Comment sortir de cette situation ? Le principal blocage vient en fait des conflits croissants au sein de l’axe franco-allemand. Pour Berlin, la Méditerranée n’est pas une priorité ; pour Paris, la Méditerranée est un baril de poudre. Les autres pays (essentiellement l’Espagne et l’Italie) savent qu’ils ne peuvent impulser une grande stratégie méditerranéenne sans accord des Français et des Allemands.
Bien sur, il n’y a pas de solution magique. Mais l’Europe ne s’en sortira qu’en se donnant un cadre stratégique pour une politique méditerranéenne élaborée de façon concertée avec les pays du Sud.
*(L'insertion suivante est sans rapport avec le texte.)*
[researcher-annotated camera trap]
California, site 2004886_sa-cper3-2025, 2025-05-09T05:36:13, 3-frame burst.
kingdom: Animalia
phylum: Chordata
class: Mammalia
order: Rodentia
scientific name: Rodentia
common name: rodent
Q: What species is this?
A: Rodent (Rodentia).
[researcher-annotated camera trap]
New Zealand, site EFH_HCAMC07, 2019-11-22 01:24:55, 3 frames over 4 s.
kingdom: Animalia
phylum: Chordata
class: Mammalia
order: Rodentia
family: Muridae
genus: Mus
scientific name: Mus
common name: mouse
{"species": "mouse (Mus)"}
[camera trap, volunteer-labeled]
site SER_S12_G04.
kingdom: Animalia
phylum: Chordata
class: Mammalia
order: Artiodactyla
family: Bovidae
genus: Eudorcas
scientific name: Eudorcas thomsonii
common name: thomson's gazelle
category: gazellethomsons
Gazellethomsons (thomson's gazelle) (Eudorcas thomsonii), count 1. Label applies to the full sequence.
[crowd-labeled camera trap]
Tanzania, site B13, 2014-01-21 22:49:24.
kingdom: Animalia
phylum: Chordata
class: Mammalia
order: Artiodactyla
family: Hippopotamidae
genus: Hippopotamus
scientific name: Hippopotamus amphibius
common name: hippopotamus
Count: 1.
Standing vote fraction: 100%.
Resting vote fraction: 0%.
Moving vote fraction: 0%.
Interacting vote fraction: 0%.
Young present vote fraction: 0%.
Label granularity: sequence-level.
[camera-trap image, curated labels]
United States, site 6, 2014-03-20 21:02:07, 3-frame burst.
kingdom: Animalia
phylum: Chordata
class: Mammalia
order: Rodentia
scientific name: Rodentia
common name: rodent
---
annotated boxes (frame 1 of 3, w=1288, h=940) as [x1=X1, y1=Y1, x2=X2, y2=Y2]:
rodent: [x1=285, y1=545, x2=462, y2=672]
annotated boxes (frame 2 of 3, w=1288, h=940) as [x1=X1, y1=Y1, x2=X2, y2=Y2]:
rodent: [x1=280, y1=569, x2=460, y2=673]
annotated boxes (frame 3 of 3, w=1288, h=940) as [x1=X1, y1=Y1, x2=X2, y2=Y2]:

Ce projet ambitieux dépend de deux conditions indispensables : d’abord d’une alliance, selon le principe prévu par le traité de Nice sur les coopérations renforcées – entre la France, l’Espagne, l’Italie, la Grèce et le Portugal – pour faire de l’Europe méditerranéenne un interlocuteur cohérent vis-à-vis des pays du Sud ; ensuite, last but not least, de la nomination, au sein de la commission de Bruxelles, d’un commissaire chargé de la politique méditerranéenne. On se souvient que la présence de Manuel Marin à ce poste, en 1995, avait grandement contribué à lancer le processus de Barcelone. Aujourd’hui, il est évident que la création d’une telle structure aurait un impact symbolique considérable : l’Europe enverrait ainsi un message clair de sa volonté d’agir. Ce serait également une manière utile d’aider la stratégie de paix que le président Obama cherche à faire prévaloir au Moyen-Orient.